Brazil, Norway, Britain, France and Australia are among many countries that have seen terrible episodes of gun violence in recent years.
But alongside the many expressions of sympathy and condolences that have poured into Newtown, Connecticut, from around the world, there is also a sense of bewilderment that such tragedies happen on an almost routine basis in America.
"Routine" may seem an exaggerated or callous description, but it was President Barack Obama who said at an interfaith service Sunday night in Newtown: "We can't accept events like this as routine."
Even so, commentaries from abroad often include a sense of resignation that much can or will be done to prevent such atrocities in the future.
John Cassidy, who is British and blogs for The New Yorker, writes of driving to his hometown of Leeds in northern England, as he heard the news of the killings at Sandy Hook.
"Nowhere have mass shootings been as prevalent as the United States, and nowhere has the policy reaction been so pathetic," he wrote this weekend.
Brian Masters, writing in the UK's Daily Telegraph, agreed.
"No American politician will have the nerve to propose the only cure to this repetitive insanity, which would be a sensible, mature and responsible attitude towards the ownership and use of guns," he predicted.
In the Israeli newspaper Yedioth Ahronoth, commentator Tzipi Shmilovitz was more brutal.
"America is not ready to talk about how it is easier to get a handgun than it is to see a doctor, not ready to speak about the video games that have extreme violence.
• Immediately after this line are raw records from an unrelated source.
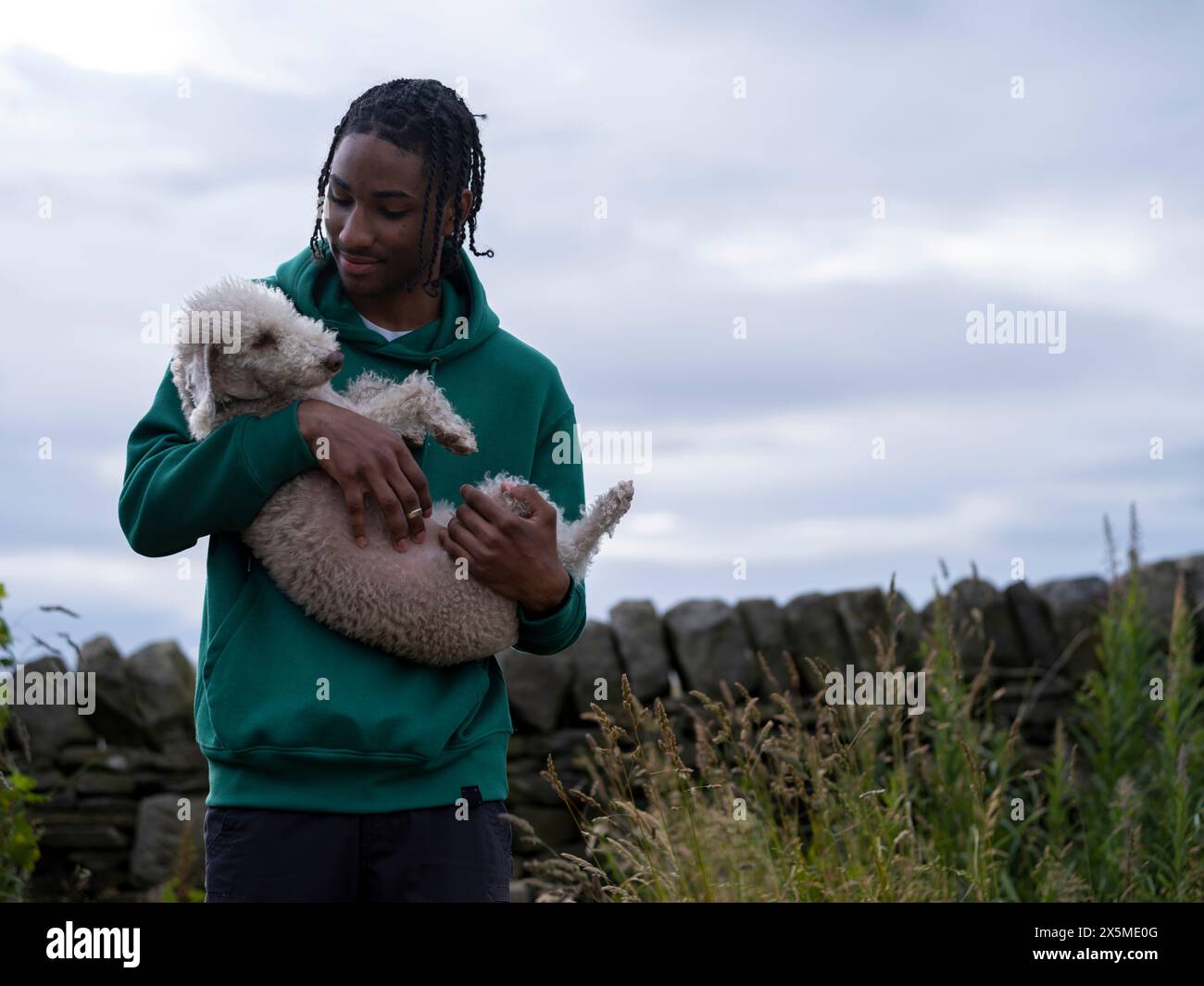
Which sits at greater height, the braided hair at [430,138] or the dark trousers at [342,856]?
the braided hair at [430,138]

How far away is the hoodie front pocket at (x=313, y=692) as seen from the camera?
2.28 m

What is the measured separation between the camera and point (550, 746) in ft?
23.0

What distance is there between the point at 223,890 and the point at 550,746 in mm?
4777

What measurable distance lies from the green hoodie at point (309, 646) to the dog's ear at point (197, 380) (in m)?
0.05

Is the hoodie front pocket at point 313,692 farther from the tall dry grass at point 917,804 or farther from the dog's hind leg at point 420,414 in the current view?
the tall dry grass at point 917,804

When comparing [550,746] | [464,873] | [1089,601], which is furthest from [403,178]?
[1089,601]

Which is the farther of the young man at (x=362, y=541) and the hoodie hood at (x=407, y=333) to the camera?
the hoodie hood at (x=407, y=333)

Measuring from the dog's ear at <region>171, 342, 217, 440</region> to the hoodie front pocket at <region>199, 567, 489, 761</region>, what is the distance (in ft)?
1.05

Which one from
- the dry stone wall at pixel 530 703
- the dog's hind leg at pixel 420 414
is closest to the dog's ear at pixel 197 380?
the dog's hind leg at pixel 420 414

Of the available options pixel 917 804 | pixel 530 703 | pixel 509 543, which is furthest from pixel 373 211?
pixel 530 703

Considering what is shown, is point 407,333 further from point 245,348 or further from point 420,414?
point 245,348

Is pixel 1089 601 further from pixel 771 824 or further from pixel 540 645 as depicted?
pixel 540 645

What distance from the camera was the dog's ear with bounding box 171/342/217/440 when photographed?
238 cm

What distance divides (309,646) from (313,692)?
0.11 meters
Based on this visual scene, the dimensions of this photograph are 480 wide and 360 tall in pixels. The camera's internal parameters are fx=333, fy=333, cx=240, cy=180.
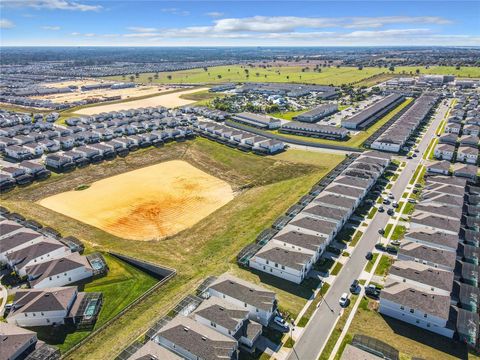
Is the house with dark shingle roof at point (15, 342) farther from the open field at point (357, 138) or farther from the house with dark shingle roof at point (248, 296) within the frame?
the open field at point (357, 138)

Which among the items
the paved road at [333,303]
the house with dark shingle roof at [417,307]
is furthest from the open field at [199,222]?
the house with dark shingle roof at [417,307]

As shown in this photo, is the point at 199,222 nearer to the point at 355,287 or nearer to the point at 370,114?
the point at 355,287

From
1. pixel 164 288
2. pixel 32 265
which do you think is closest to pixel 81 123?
pixel 32 265

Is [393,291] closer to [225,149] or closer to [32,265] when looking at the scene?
[32,265]

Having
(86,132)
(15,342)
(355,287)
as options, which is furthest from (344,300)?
(86,132)

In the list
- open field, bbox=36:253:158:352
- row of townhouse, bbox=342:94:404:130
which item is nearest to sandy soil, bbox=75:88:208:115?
row of townhouse, bbox=342:94:404:130

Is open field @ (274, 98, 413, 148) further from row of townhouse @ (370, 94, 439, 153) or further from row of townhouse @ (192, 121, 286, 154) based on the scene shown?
row of townhouse @ (192, 121, 286, 154)
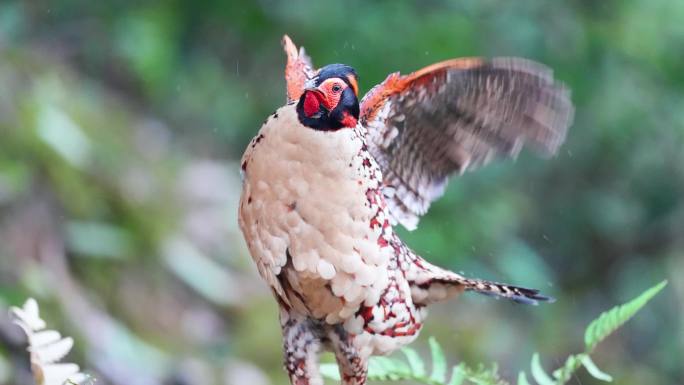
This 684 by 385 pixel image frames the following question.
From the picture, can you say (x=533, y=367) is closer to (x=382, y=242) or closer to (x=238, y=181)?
(x=382, y=242)

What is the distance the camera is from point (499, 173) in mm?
5973

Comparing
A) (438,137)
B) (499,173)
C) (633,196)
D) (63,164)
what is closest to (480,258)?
(499,173)

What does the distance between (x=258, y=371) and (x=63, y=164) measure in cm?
106

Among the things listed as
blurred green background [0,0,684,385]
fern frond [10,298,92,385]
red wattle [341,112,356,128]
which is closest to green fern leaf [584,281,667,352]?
red wattle [341,112,356,128]

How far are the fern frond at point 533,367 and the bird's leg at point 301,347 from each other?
23 centimetres

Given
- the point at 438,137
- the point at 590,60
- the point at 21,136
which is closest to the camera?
the point at 438,137

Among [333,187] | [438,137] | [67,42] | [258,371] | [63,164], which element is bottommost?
[333,187]

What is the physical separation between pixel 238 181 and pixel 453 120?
3235 mm

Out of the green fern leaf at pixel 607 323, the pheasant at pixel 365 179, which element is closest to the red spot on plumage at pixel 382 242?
the pheasant at pixel 365 179

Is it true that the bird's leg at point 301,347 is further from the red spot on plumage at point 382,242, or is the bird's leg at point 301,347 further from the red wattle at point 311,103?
the red wattle at point 311,103

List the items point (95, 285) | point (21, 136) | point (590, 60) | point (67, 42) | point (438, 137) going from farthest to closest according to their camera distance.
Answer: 1. point (67, 42)
2. point (590, 60)
3. point (21, 136)
4. point (95, 285)
5. point (438, 137)

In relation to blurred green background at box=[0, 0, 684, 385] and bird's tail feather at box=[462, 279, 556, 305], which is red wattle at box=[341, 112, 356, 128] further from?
blurred green background at box=[0, 0, 684, 385]

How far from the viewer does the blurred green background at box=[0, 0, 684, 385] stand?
424cm

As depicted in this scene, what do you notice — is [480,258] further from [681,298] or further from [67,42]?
[67,42]
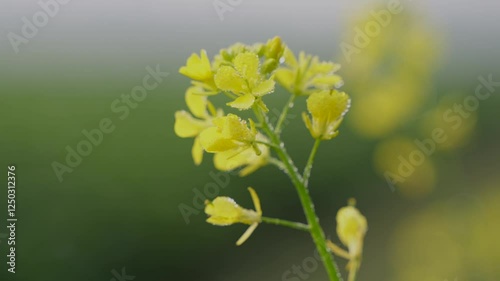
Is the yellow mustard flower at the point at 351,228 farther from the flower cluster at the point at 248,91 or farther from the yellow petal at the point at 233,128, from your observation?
the yellow petal at the point at 233,128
It is just willing to sweep up everything under the carpet of tears."
And over at Haaretz, one of Israel's leading commentators, Chemi Shalev, lamented a "combustible mix of angry American young men, often disturbed and usually white, spurred on by the pervasive and always growing presence of limitless violence in popular American culture, together with the easy-access, open market of guns and ammo, which together produce these shooting slaughters with such sickening regularity. ...
"And if you pour in the often gruesome violence so rampant in the computer and video games that so many American boys are weaned on and addicted to, it should come as no surprise, perhaps, that not only are the most evil and inhuman of mass murders possible, they may soon become commonplace," he added.
Such observations are not new. Five years ago Chris Lockwood, U.S. editor of The Economist wrote in the Los Angeles Times: "We might be a little surprised that a country with all the ingenuity and energy that America has seems simply to throw up its hands when it comes to guns, and in effect declares that the homicide rate and regular appalling school massacres, are insolvable problems."
Obama has now suggested otherwise -- broadening his existing support for a ban on assault weapons.
"We can't tolerate this anymore; these tragedies must end," he said Sunday.
"We will be told that the causes are complex and that is true. No single law, no set of laws can eliminate evil and prevent acts of violence, but that can't be an excuse for inaction," he continued.
Commentators and academics from other countries who have looked at this "inaction" in America often raise the following points.
The polarization in U.S. politics means that on the really difficult issues, paralysis is more likely than progress. The power of lobbying interests -- and in the case of guns that means the National Rifle Association -- contributes to that paralysis, they say.
They also assert that the U.S. Constitution and its political culture protects individual liberty -- or license -- to a much greater degree than is the case almost anywhere else. That includes allowing the ownership of powerful firearms capable of killing dozens within a minute.
Sixteen years ago, both Australia and the United Kingdom saw gun rampages similar to those at Virginia Tech, the Sikh temple in Wisconsin, the theater in Aurora, Colorado, and Sandy Hook.
In the town of Dunblane, Scotland, 16 children and one adult were shot dead at an elementary school in 1996. The gunman then shot himself. The atrocity led to revisions to the Firearms Act that in effect banned the possession of handguns in Britain.
Jack Straw, the minister who pushed the legislation through Parliament, said after the Sandy Hook killings that he would "not put money" on U.S. laws changing.
In a BBC interview, Straw added: "I think sensible people want it to happen, but the National Rifle Association, which is this extraordinary gun lobby and gun manufacturers' lobby, controls politics in a number of states."